Daredevil season two has a rough start, but it soon overcomes the Netflix Problem in a big way, building its episodes around contained stories and concluding with scenes and shots that have you scrambling for the remote so you can beat the auto-play to the punch. Simply put, there is more story in the second season and that story feels shaped and crafted into bite-sized chunks rather than spread across thirteen hours. While not quite as propulsive as Breaking Bad or Lost or even The Walking Dead, Daredevil is more satisfying this season in every way.
The secret ingredient here is actually incredibly simple – the season has two major plots and can freely jump between the two when necessary. By juggling the story of Frank Castle’s war against the criminals of Manhattan and Elektra’s war with The Hand, the season always has something to fall back on. It’s never about one thing. While the first season’s battle against Wilson Fisk was compelling enough, it simply didn’t offer enough material to fill out an entire season on its own. To the credits of new showrunners Doug Petrie and Marco Ramirez, they looked at what didn’t work about season one and they fixed it, which certainly bodes well for the inevitable season three.
Daredevil the Superhero
Can we take a moment to talk about how good Charlie Cox is on Daredevil? When he’s Matt Murdock, blind lawyer, he brings the perfect amount of charm, smolder and humor to the role, selling us on why his friends stick by him, even when he vanishes at inopportune moments and returns with mysterious bruises. As Daredevil, he elevates a more thankless task, lending the barely restrained fury of this superhero a shot of Irish rage and a healthy dose of Catholic guilt. Daredevil punishes and he gets punished. Matt pays for his sins in the light of day. Cox, so inherently charismatic, sells this dynamic beautifully.

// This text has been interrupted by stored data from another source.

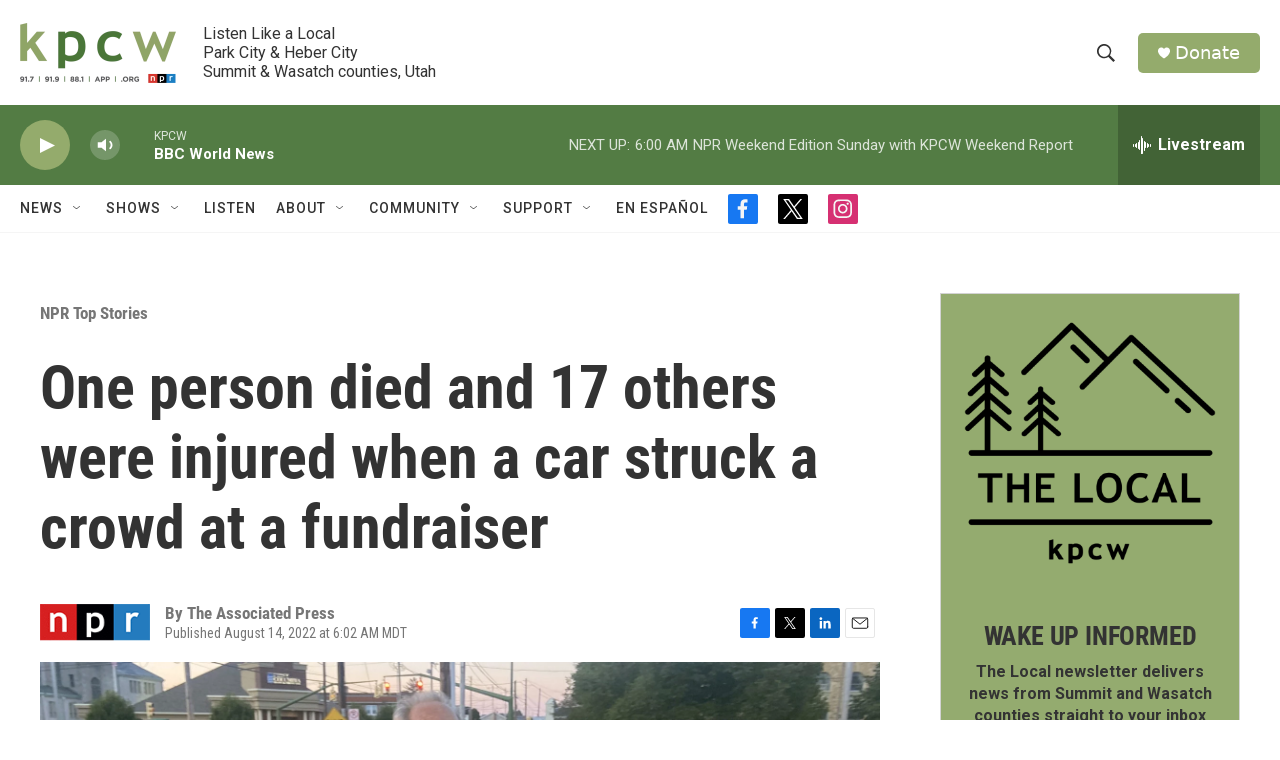

--- FILE ---
content_type: text/html; charset=utf-8
request_url: https://www.google.com/recaptcha/api2/aframe
body_size: 265
content:
<!DOCTYPE HTML><html><head><meta http-equiv="content-type" content="text/html; charset=UTF-8"></head><body><script nonce="8CbTc-3b9lGfyI3eeAOnrA">/** Anti-fraud and anti-abuse applications only. See google.com/recaptcha */ try{var clients={'sodar':'https://pagead2.googlesyndication.com/pagead/sodar?'};window.addEventListener("message",function(a){try{if(a.source===window.parent){var b=JSON.parse(a.data);var c=clients[b['id']];if(c){var d=document.createElement('img');d.src=c+b['params']+'&rc='+(localStorage.getItem("rc::a")?sessionStorage.getItem("rc::b"):"");window.document.body.appendChild(d);sessionStorage.setItem("rc::e",parseInt(sessionStorage.getItem("rc::e")||0)+1);localStorage.setItem("rc::h",'1768735439704');}}}catch(b){}});window.parent.postMessage("_grecaptcha_ready", "*");}catch(b){}</script></body></html>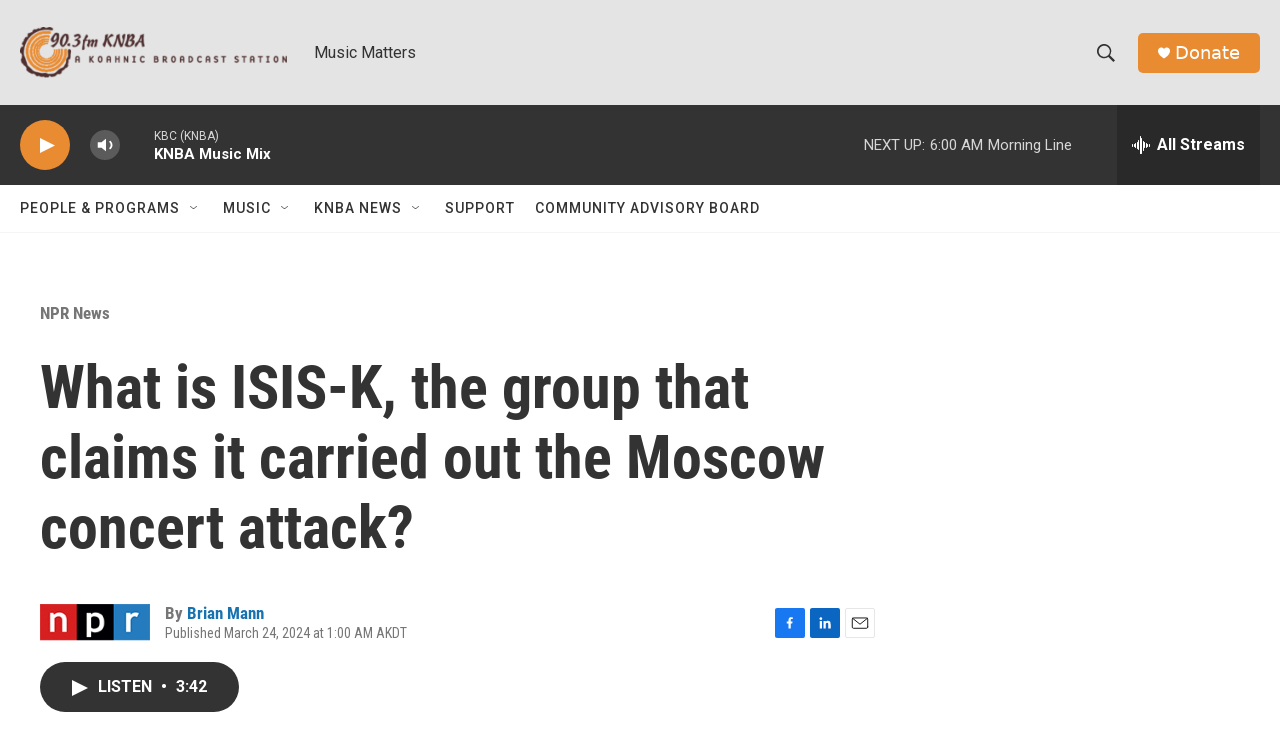

--- FILE ---
content_type: text/html; charset=utf-8
request_url: https://www.google.com/recaptcha/api2/aframe
body_size: 265
content:
<!DOCTYPE HTML><html><head><meta http-equiv="content-type" content="text/html; charset=UTF-8"></head><body><script nonce="KehqRoxnaZi_TcBitejm4g">/** Anti-fraud and anti-abuse applications only. See google.com/recaptcha */ try{var clients={'sodar':'https://pagead2.googlesyndication.com/pagead/sodar?'};window.addEventListener("message",function(a){try{if(a.source===window.parent){var b=JSON.parse(a.data);var c=clients[b['id']];if(c){var d=document.createElement('img');d.src=c+b['params']+'&rc='+(localStorage.getItem("rc::a")?sessionStorage.getItem("rc::b"):"");window.document.body.appendChild(d);sessionStorage.setItem("rc::e",parseInt(sessionStorage.getItem("rc::e")||0)+1);localStorage.setItem("rc::h",'1765274961712');}}}catch(b){}});window.parent.postMessage("_grecaptcha_ready", "*");}catch(b){}</script></body></html>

So why the hell is Daredevil so afraid to make its title character a proper superhero? Time and time again, the series downplays his super-senses. Sure, he can hear a beating heart and detect enemies a block away, but everything that makes him super has been pushed to the side. We’re talking about a character whose sense of touch is so powerful that he can read text by feeling the imprint left by ink on a page. He can pick apart the make-up of complex chemical mixtures with a single sniff. Most importantly, his “radar sense” allows him to “see” in 360 degrees, giving him an edge in any fight sequence.
Instead, the show frequently treats Matt like a well-trained blind warrior, a Zatoichi-type instead of a superhuman capable of trading blows with the likes of Captain America and Spider-Man. This may sound like fanboy nitpicking, but it so often feels like a missed opportunity. When Daredevil eventually teams up with Jessica Jones and Luke Cage for The Defenders, he’s going to look awfully outclassed unless his own series starts playing up what really makes him unique. He’s not a blind guy who’s good at punching and absorbing punishment – he’s a blind guy whose superhuman senses allow him to literally experience the world unlike anyone else. It’s time to break out that radar sense and it’s time for the show to start visualizing it. Why strip a superhero of his coolest power?
If the series can introduce Daredevil’s trademark weapon, his retractable billy club, in the final episode of season two, then it is not too late to correct this.